JP – Na primeira viagem demorámos dez horas. Curvas e mais curvas pelo Marão, fiquei logo desanimado. Era outro país. Eu tinha acordo com o Sp. Braga para três anos, mas o Vitória pediu muito dinheiro. Na altura havia um pacto entre os clubes da I Divisão: as contratações tinham todas de ser pagas.

MF – Mas o Chaves não teve de pagar?

JP – O Chaves vinha da II Divisão e não tinha assinado esse pacto entre os clubes. O meu pai tinha vários amigos na região e optámos pelo clube. Fomos de autocarro, nunca me esquecerei. Acabei por adorar jogar lá. Fui muito bem recebido, o clube tinha um bom grupo de atletas, uma equipa muito forte. O meu filho Joel tinha só um ano. Tivemos uma vida social muito engraçada, o Desportivo de Chaves era o centro de tudo. Vivíamos o futebol 24 horas por dia, entre o clube e as famílias dos atletas. Havia o sentimento do ‘ser transmontano’.

MF – O Jorge faz parte da equipa do Chaves que se qualifica para a Taça UEFA.

JP – Tínhamos uma excelente equipa e, aqui entre nós, os adversários chegavam a Chaves muito cansados (risos). Era uma viagem louca. Veja lá o caso do Farense, do Algarve a Trás-os-Montes. Nos meus dois anos em Chaves era muito raro perder em casa. Fonseca, Padrão, Kiki, Radi, Jorge Silva, António Borges, era uma equipa muito forte. Fizemos a melhor época de sempre do Desp. Chaves com o treinador Raul Águas. Mas o melhor de todos era o Radi. Com a bola nos pés era fantástico. A bola saía sempre redondinha e o Radi deu um acréscimo de qualidade muito grande. Ele jogou o Mundial de 86 pela Bulgária.

Jorge Plácido (segundo à esquerda, em baixo) no melhor Chaves de sempre

MF – Entretanto, o FC Porto foi campeão da Europa em 87 e contrata o Jorge Plácido. Como é que acontece todo esse processo?

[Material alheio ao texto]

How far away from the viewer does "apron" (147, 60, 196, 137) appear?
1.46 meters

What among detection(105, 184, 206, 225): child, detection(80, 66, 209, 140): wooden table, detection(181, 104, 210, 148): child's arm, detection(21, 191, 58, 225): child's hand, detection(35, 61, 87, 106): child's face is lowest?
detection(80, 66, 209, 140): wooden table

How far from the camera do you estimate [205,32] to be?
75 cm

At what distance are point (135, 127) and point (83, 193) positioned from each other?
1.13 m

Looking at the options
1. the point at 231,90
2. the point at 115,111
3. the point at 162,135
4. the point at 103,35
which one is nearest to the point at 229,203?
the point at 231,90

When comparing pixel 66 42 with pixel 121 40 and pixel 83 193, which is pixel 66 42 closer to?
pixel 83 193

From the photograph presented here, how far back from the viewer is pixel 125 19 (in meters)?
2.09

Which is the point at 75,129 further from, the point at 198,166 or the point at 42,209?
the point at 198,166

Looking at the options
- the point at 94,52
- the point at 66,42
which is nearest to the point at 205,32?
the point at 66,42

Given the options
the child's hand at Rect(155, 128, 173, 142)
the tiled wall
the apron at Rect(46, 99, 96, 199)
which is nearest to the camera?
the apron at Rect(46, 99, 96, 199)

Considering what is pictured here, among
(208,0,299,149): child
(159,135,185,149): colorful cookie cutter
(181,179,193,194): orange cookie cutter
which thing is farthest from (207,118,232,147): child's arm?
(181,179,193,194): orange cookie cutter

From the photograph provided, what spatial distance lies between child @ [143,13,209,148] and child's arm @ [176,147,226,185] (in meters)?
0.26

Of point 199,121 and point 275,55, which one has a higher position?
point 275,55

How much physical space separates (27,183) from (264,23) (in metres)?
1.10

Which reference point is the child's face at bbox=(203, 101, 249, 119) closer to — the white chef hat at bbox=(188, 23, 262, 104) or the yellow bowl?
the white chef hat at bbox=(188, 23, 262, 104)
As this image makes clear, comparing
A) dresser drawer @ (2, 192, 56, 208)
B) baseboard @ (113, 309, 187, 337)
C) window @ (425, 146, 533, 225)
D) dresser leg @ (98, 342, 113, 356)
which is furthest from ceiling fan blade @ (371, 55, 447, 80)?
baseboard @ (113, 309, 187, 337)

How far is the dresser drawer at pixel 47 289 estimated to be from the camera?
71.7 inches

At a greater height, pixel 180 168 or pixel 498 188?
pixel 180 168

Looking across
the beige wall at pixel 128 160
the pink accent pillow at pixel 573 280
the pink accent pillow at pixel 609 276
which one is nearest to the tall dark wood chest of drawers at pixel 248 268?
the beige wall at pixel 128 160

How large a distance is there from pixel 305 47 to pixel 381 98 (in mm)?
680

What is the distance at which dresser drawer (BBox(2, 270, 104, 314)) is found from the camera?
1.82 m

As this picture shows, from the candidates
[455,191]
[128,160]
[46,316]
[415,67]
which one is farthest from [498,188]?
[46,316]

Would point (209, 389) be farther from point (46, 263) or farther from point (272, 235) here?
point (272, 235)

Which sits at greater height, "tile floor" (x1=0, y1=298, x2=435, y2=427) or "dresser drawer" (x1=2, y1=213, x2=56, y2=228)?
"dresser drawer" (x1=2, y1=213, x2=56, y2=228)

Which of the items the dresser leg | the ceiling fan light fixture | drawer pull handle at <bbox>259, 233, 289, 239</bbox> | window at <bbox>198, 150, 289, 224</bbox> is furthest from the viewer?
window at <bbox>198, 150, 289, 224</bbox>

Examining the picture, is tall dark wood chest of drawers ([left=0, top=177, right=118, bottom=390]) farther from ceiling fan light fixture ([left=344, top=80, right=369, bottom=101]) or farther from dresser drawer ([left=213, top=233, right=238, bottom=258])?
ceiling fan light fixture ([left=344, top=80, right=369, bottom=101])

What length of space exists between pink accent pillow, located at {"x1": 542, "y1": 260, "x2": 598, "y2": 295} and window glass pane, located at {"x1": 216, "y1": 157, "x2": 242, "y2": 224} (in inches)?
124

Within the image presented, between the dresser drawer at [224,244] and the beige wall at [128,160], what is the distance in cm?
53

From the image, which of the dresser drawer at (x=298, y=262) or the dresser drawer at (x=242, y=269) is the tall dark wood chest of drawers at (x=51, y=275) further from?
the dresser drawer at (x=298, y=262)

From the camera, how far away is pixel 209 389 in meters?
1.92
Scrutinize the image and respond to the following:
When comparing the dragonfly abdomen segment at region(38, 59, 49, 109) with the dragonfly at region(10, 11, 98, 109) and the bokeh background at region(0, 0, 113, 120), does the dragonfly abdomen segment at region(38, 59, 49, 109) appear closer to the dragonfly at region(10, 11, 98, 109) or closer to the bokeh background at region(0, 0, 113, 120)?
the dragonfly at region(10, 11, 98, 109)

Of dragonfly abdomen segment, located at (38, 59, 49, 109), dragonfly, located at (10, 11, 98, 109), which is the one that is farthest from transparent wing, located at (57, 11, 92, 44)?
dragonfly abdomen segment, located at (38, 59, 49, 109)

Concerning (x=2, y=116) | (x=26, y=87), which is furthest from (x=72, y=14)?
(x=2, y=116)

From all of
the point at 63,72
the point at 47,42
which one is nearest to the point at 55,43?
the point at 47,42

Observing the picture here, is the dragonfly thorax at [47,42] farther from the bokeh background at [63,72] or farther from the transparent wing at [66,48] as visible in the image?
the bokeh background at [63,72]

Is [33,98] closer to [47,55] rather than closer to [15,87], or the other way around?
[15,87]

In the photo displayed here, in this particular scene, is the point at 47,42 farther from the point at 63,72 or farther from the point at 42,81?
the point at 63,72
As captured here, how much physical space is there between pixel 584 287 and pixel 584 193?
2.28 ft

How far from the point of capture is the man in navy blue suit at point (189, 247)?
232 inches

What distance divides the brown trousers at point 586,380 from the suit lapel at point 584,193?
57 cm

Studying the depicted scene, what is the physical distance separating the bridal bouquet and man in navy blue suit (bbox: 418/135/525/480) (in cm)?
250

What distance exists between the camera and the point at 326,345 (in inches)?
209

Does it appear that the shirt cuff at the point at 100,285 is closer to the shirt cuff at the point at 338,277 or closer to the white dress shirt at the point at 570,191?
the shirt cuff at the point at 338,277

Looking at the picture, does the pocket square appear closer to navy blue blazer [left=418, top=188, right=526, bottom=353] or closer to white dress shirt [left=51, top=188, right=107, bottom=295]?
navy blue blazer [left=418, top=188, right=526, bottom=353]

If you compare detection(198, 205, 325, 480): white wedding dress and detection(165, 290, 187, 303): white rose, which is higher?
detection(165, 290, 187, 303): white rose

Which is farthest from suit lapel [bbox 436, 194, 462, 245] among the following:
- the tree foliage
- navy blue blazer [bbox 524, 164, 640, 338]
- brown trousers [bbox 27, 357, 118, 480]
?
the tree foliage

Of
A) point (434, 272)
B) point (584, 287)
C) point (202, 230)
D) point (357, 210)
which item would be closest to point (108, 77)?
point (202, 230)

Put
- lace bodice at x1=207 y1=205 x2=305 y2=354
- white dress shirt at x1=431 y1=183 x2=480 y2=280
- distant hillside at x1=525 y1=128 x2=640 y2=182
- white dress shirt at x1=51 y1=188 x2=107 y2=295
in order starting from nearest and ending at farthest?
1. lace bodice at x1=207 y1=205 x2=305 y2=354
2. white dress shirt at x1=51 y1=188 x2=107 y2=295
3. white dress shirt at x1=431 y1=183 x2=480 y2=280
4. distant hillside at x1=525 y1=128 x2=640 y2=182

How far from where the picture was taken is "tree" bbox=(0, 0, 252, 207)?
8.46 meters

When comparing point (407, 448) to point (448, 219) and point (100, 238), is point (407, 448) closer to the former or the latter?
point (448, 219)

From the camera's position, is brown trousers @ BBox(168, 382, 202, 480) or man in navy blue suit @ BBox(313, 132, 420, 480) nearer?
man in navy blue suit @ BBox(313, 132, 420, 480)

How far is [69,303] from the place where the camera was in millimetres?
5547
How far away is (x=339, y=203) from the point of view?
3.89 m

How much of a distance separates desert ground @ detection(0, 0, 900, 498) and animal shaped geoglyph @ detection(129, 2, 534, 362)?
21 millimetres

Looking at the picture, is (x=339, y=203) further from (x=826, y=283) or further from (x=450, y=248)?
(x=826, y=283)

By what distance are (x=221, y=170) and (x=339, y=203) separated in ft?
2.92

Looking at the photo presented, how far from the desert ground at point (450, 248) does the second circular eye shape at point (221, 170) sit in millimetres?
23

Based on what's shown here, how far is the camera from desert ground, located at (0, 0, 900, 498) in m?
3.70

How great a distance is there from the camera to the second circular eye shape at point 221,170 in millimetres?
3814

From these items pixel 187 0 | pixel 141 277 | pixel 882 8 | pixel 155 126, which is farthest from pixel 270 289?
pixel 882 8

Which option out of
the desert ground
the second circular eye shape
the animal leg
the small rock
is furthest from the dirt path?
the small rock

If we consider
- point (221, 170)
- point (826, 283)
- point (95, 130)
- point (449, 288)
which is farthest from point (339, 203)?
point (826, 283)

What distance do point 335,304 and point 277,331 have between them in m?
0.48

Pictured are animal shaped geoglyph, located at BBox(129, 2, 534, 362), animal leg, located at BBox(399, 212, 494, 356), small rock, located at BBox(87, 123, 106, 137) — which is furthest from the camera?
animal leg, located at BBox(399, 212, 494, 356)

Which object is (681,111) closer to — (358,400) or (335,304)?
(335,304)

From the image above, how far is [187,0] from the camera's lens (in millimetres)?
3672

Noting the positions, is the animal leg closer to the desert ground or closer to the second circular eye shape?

JP – Vi o jogo da final de Viena em Chaves e nessa altura eu tinha um acordo verbal com o Benfica. O Sporting fez uma abordagem ao meu pai, porque ele era sportinguista. Mas não houve seguimento. O FC Porto foi campeão da Europa e o presidente do Chaves, Emílio Macedo, veio dizer-me que ia jogar no campeão europeu. Eu disse-lhe que não sabia de nada, que tinha mais dois anos de contrato com o Chaves e ele deu-me uma palmada nas costas: ‘prepara-te, o Pinto da Costa vem cá na terça-feira fazer-te uma visita’ (risos).

MF – E assim foi.

JP – Assim foi. Tivemos um almoço de seis horas com o Pinto da Costa e assinei pelo FC Porto. O meu pai queria que eu ficasse no Norte, dizia que a força do futebol estava lá. Havia a noção do arreganho, da raça e o FC Porto foi o mais responsável pela criação dessa ideia. Esse almoço foi impressionante, adorei a abordagem. O presidente e o senhor Reinaldo Teles foram convictos, convenceram-me logo. Eu disse-lhes que o mais importante era ter uma casa no Porto e eles deram logo o ok (risos). A casa convenceu-me.

VÍDEO: o golo de Jorge Plácido em Alvalade (9m00s, imagens RTP):

MF – Lembra-se dos primeiros dias no FC Porto?

JP – Claro. No final dessa época 86/87 ainda fui numa digressão com eles. Eu e o Rui Barros éramos as novidades.

MF – Sentiu-se intimidado ao entrar num grupo campeão da Europa?

JP – Eu já ia intimidado e o Paulo Futre ainda me intimidou mais (risos).

MF – O Futre estava prestes a sair para o Atlético de Madrid.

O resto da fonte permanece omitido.